Dataset rows:

>>>>>

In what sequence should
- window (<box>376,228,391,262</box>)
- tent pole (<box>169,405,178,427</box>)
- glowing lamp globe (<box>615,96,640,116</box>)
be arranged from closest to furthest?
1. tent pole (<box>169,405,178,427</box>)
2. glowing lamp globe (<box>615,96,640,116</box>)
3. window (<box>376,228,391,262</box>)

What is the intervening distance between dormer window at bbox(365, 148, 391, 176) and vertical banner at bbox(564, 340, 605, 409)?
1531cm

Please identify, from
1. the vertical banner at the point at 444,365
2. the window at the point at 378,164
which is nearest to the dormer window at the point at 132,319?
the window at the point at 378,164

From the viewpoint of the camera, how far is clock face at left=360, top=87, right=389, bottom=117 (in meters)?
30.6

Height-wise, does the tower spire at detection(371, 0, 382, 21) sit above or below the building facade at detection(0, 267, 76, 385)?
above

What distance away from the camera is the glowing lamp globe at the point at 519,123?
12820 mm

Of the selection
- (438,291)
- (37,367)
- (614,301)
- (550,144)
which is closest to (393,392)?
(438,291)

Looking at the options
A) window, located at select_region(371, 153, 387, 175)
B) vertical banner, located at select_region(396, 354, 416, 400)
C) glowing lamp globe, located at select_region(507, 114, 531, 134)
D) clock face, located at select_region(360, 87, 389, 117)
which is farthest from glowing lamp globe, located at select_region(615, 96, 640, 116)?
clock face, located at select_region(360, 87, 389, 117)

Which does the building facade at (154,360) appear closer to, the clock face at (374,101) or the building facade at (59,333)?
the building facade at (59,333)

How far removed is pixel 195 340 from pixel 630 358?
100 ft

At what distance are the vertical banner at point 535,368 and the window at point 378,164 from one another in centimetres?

<<<<<

▶ Requirement: Return exactly the lines from the line bearing "What is the" to the end of the records, inclusive of both; include no other lines.

▶ Expected output:
What is the intervening distance between dormer window at bbox(365, 148, 391, 176) and vertical banner at bbox(564, 340, 605, 409)?
1531cm

Please identify, from
1. the vertical banner at the point at 444,365
2. the window at the point at 378,164
which is nearest to the dormer window at the point at 132,319?
the window at the point at 378,164

From the viewpoint of the camera, how far is clock face at left=360, top=87, right=389, bottom=117 (in meters)?
30.6

Height-wise, does the tower spire at detection(371, 0, 382, 21) sit above or below the building facade at detection(0, 267, 76, 385)?
above

What distance away from the camera is the glowing lamp globe at the point at 519,123?
12820 mm

Of the selection
- (438,291)
- (37,367)
- (614,301)
- (550,144)
which is closest to (393,392)?
(438,291)

Looking at the options
A) window, located at select_region(371, 153, 387, 175)
B) vertical banner, located at select_region(396, 354, 416, 400)
C) glowing lamp globe, located at select_region(507, 114, 531, 134)
D) clock face, located at select_region(360, 87, 389, 117)
which is farthest from glowing lamp globe, located at select_region(615, 96, 640, 116)?
clock face, located at select_region(360, 87, 389, 117)

Which does the building facade at (154,360) appear closer to, the clock face at (374,101) or the building facade at (59,333)?
the building facade at (59,333)

How far removed is pixel 195 340 from pixel 630 358?
100 ft

At what distance are the vertical banner at point 535,368 and the window at point 378,164 from one another in centimetres?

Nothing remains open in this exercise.